--- Begin Data in this exercise ---
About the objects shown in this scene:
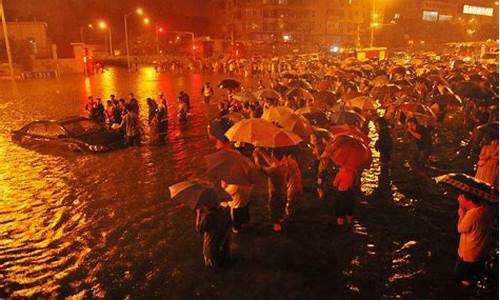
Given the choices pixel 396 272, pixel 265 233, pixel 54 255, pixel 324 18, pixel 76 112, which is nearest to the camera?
pixel 396 272

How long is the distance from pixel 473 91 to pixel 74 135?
45.6ft

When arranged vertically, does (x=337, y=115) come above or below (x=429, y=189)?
above

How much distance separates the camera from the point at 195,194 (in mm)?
5879

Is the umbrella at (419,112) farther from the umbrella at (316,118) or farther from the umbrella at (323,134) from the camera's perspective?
the umbrella at (323,134)

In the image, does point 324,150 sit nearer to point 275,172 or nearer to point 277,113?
point 275,172

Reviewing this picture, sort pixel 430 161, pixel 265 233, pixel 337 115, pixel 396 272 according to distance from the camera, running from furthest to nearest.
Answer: pixel 430 161, pixel 337 115, pixel 265 233, pixel 396 272

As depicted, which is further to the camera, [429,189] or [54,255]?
[429,189]

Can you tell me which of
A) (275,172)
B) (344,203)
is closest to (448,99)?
(344,203)

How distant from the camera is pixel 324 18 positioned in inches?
3735

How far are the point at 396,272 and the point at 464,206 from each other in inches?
69.4

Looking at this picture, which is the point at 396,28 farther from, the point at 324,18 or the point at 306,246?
the point at 306,246

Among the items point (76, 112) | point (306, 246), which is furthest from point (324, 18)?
point (306, 246)

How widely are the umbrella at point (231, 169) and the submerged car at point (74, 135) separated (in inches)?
335

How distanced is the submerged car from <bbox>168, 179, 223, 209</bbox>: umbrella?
8.94 metres
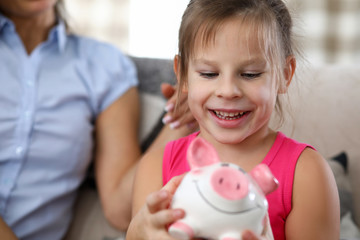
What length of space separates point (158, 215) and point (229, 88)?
0.81 feet

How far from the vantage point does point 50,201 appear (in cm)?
133

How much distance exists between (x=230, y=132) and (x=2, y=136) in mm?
748

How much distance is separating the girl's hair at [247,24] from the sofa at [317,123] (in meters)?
0.16

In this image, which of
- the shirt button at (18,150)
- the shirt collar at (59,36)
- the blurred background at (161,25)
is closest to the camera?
the shirt button at (18,150)

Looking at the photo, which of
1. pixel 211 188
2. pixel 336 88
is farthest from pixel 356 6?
pixel 211 188

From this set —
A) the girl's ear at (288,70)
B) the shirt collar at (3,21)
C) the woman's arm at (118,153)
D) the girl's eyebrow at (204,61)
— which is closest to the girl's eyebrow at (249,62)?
the girl's eyebrow at (204,61)

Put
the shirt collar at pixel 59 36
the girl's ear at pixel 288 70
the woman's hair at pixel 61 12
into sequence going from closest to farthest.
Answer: the girl's ear at pixel 288 70, the shirt collar at pixel 59 36, the woman's hair at pixel 61 12

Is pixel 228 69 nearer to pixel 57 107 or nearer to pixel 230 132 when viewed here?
pixel 230 132

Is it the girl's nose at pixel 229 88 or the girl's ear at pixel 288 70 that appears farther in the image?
the girl's ear at pixel 288 70

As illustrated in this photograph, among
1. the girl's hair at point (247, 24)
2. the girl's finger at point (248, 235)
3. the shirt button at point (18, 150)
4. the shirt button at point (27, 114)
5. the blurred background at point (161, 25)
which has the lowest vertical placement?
the blurred background at point (161, 25)

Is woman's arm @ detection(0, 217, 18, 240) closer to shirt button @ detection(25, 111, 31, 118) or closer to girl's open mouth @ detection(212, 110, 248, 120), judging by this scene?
shirt button @ detection(25, 111, 31, 118)

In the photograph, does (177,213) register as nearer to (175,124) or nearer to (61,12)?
(175,124)

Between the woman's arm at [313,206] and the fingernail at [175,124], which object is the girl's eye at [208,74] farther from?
the fingernail at [175,124]

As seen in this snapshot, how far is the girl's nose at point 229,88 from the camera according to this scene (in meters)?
0.76
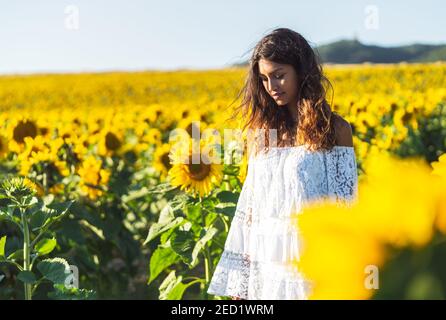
--- End Data in this exercise ---
Stated task: Which lines in the items above contain the word "does"? Find each one and copy it in full.

The response:
When arranged vertically, does (x=337, y=115) come above or below (x=429, y=189)?
In the image, does point 324,150 sit nearer to point 275,172 or nearer to point 277,113?
How far from the vantage point does point 50,201 appear (in cm)?
In the photograph, does (177,213) register as nearer to (175,124) or nearer to (61,12)?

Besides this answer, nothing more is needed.